The ongoing bloom of karenia mikimotoi has now been classified as one of the most serious environmental events in South Australian coastal history, with many thousands of marine deaths and clear community concern (SA Government, July 2025).

Key environmental science, including:

  • McGlathery et al. (2001): On nutrient pulses from decaying macroalgae;
  • Rossi et al. (2009): On altered nearshore chemistry from wrack decay;
  • Queensland DES (2020): On the need to manage wrack to prevent HAB risks;

…clearly point to the interactive role of rotting beach-cast seaweed in extending bloom conditions, especially in semi-enclosed areas like Encounter Bay.

While Council invokes “environmental protection” as the reason to avoid removal, it ignores the mounting risk to human health, marine biodiversity, beach usability, and tourism economy if blooms persist into the warmer months.

3. Council’s Position Is Reactive, Not Proactive

Your reply outlines that seaweed removal requires Coast Protection Board approval. This is correct, however, I am not aware of any evidence that Council has applied for such approval, nor undertaken any consultation or scientific briefing to inform such a decision. In contrast, other jurisdictions in Queensland and Europe have successfully managed wrack in a conditional and regulated way to protect both ecology and public health.

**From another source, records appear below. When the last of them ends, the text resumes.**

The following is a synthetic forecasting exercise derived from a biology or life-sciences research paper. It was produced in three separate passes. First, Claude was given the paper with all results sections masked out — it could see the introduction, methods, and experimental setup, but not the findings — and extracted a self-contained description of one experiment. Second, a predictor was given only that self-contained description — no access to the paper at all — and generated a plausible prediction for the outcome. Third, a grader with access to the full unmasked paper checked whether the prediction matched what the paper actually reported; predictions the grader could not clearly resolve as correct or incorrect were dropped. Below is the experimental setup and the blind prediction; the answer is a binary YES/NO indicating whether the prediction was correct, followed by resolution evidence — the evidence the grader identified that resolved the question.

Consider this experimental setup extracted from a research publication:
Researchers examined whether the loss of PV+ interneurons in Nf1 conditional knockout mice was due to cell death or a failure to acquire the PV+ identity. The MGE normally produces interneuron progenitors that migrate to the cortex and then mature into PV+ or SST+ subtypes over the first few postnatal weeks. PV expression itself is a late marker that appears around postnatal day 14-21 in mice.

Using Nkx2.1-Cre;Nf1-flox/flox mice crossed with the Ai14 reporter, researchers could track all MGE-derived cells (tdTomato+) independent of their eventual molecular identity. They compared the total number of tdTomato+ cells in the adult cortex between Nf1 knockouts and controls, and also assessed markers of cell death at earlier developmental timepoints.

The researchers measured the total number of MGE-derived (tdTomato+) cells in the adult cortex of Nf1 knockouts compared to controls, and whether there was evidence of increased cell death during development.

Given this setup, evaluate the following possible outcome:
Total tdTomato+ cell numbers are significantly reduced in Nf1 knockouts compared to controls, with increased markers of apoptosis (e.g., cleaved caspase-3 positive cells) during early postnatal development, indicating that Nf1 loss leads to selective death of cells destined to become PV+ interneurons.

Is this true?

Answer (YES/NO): NO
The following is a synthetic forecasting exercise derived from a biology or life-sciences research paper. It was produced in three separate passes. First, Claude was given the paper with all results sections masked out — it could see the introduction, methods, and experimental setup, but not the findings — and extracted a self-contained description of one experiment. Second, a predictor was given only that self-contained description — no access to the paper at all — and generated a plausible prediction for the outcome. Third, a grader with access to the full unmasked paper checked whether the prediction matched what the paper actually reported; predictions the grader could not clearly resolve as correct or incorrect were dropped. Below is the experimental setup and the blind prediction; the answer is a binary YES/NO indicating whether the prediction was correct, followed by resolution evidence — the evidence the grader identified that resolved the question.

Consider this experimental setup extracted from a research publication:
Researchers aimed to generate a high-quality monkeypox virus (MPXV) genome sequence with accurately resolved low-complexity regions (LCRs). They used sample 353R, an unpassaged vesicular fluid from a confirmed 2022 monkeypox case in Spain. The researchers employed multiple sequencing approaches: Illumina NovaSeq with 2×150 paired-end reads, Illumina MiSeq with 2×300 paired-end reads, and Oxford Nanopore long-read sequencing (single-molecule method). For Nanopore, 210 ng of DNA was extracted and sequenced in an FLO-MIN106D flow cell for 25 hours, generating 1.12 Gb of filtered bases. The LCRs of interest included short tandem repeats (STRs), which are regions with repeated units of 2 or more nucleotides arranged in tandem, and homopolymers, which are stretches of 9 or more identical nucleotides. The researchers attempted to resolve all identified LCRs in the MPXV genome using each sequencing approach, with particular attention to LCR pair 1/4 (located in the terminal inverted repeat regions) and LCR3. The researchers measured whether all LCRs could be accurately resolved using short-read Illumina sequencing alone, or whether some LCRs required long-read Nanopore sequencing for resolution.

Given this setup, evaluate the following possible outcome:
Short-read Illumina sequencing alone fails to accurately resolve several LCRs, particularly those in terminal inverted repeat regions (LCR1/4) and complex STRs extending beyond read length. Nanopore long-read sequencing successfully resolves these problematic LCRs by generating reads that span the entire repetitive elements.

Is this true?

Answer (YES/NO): YES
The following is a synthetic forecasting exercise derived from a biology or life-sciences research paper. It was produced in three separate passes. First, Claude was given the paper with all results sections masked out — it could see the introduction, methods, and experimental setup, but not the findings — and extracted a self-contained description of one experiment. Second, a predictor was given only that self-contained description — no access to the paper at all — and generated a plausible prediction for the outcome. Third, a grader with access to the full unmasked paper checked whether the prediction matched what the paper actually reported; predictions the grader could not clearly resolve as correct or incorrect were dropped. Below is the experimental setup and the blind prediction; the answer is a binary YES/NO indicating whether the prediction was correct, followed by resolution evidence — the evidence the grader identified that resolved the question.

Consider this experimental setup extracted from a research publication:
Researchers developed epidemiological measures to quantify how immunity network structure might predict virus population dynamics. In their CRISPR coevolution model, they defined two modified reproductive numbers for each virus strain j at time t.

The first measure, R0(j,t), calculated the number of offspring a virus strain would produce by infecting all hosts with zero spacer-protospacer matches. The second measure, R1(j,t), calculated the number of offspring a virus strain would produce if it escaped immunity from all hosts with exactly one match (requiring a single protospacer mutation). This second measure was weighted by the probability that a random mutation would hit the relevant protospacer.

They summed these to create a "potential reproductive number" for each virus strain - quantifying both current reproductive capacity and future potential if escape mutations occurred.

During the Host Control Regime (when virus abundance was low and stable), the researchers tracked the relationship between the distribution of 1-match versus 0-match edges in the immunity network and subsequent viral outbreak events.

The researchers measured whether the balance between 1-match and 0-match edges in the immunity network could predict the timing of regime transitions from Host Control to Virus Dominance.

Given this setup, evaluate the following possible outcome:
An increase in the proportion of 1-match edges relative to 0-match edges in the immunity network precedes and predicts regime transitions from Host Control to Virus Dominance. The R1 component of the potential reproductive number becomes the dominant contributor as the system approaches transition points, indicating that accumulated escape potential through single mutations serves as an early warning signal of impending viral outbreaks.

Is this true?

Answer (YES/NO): NO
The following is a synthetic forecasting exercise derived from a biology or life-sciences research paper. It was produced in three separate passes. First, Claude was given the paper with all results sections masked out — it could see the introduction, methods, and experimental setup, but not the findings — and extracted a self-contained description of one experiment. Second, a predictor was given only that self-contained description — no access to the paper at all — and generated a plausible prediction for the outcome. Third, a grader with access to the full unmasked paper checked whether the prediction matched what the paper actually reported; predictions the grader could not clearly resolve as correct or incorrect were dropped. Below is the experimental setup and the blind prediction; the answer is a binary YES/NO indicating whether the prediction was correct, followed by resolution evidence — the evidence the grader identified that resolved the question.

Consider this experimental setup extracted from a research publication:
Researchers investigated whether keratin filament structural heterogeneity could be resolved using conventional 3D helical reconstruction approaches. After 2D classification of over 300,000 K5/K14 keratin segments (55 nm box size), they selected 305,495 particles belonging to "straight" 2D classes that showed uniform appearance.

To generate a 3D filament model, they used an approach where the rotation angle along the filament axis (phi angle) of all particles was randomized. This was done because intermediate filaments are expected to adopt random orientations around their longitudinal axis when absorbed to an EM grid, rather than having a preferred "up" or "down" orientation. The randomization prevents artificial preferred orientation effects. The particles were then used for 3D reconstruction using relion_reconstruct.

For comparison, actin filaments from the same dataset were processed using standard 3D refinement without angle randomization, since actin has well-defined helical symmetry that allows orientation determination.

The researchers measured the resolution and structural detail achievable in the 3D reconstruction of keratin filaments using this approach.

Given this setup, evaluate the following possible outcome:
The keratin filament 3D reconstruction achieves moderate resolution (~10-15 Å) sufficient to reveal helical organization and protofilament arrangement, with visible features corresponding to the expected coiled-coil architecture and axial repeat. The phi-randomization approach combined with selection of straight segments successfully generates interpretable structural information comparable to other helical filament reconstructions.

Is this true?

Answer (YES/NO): NO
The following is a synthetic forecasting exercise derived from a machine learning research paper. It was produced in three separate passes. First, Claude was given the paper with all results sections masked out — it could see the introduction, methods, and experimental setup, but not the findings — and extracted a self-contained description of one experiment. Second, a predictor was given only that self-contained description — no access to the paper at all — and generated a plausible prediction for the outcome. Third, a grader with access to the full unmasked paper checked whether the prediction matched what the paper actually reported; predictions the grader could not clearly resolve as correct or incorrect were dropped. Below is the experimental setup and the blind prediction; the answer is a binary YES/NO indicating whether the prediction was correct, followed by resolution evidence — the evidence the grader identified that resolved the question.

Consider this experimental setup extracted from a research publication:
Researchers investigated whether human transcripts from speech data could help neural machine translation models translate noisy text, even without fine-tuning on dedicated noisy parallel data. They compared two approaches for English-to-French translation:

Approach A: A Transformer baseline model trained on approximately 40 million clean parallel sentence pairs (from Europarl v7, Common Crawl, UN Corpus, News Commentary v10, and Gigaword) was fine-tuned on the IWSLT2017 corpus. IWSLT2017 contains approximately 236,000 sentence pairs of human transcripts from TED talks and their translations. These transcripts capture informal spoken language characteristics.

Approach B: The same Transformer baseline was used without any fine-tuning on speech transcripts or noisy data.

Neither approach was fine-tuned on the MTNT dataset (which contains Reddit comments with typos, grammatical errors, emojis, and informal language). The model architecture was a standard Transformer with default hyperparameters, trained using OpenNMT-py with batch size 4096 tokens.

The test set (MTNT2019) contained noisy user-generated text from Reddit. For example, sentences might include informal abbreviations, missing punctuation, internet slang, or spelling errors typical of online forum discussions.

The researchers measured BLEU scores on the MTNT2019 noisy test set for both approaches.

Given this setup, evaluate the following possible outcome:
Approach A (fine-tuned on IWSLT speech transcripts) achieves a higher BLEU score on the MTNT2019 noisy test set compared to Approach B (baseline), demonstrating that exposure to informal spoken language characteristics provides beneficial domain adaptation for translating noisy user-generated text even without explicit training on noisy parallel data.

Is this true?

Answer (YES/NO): YES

What seems to be Council’s failure to act — or even inquire — appears to contradict its duty under the Local Government Act 1999 (SA) Section 6(a) to “act to provide for the health, safety and welfare of the community.”

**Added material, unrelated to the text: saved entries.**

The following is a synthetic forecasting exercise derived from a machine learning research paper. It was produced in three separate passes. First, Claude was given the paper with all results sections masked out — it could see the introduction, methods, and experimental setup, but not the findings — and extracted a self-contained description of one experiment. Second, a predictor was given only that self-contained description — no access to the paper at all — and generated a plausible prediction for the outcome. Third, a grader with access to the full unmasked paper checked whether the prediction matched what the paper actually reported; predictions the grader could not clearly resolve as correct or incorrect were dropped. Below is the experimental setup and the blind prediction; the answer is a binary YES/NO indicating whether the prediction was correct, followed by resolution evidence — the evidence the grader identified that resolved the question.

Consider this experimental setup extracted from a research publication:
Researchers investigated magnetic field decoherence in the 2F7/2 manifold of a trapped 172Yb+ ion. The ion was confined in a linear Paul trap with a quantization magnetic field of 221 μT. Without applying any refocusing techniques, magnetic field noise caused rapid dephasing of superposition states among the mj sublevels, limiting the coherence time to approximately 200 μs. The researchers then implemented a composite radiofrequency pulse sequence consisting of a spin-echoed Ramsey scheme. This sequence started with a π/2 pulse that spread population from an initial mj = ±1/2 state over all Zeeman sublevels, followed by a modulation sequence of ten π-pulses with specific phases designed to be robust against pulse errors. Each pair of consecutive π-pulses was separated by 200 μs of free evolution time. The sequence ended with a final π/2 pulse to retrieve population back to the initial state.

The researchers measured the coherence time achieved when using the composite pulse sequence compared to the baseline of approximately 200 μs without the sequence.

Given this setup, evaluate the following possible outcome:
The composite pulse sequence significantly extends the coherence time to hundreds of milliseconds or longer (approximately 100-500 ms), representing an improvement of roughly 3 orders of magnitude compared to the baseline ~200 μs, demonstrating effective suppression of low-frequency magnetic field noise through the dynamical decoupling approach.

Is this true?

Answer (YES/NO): NO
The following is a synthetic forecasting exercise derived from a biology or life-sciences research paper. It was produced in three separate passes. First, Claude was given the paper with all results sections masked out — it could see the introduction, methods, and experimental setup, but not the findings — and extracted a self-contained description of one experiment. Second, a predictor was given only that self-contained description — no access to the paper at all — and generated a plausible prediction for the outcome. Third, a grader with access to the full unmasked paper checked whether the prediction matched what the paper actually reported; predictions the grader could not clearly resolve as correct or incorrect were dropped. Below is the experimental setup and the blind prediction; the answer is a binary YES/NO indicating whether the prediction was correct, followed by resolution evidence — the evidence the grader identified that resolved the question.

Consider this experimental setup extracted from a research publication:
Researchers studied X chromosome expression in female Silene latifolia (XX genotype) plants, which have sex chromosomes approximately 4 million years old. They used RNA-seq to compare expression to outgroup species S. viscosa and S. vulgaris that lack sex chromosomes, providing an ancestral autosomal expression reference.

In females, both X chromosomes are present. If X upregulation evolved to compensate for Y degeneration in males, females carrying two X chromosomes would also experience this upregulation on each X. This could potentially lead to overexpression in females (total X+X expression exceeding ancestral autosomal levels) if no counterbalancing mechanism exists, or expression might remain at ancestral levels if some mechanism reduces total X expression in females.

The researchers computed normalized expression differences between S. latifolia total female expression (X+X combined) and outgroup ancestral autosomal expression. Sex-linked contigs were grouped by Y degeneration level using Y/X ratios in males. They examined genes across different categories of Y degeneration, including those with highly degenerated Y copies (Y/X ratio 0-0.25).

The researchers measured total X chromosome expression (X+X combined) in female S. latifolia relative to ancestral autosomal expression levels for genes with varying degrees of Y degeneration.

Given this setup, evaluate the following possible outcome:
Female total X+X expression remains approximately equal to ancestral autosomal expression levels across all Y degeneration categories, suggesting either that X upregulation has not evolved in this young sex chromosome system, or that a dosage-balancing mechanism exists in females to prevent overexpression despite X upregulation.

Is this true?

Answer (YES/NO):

4. Procedural Fairness and Repeated Exclusion

This is not the first time I have been denied a right to participate. I have previously attempted to ask questions from the gallery. You, as Presiding Member, have dismissed these questions without offering the proper reasoning as per Section 10(4) of the Meeting Procedures Code. This sustained pattern now raises a serious concern:

Have been denied the right to public participation based on a personal grudge or perception of inconvenience rather than the merits of the public issue?

In accordance with Section 9 of the Council Member Code of Conduct, I request you reflect on whether your actions meet the principles of:

  • Transparency
  • Respectful engagement
  • Procedural fairness

5. My Request to Council

I call on Council to consider the following resolution:

That the City of Victor Harbor write to the Department for Environment and Water requesting an urgent review of the contribution of beach-cast seaweed to ongoing harmful algal bloom activity, and seek guidance on regulatory conditions under which wrack may be safely removed from public beaches in high-impact or poorly flushed zones.

Conclusion: Who Does Council Serve?

Your correspondence closes by thanking me for my `engagement’. Yet engagement, without the opportunity to be heard or to contribute meaningfully, is not engagement — it is appeasement.

If the health of the coastline, residents, and visitors is to be genuinely protected, then Council must move beyond default environmental dogma and embrace a science-informed, community-responsive policy approach.

Furthermore, the refusal to allow this deputation also amounts to a denial of the right of elected members to receive relevant information from concerned members of the public, which they need in order to make informed decisions on behalf of the community they represent. This is contrary to the principles of natural justice and good governance, and it undermines the transparency expected of a democratic local government.

Accordingly, your reply to my deputation request and this letter will now be made public, so that the wider community may independently assess whether your decision reflects the standards of accountability, fairness, and leadership that the residents and visitors to Victor Harbor deserve.

Yours sincerely,
Mr. Keith Climpson
Secretary, Council Watch Fleurieu Inc.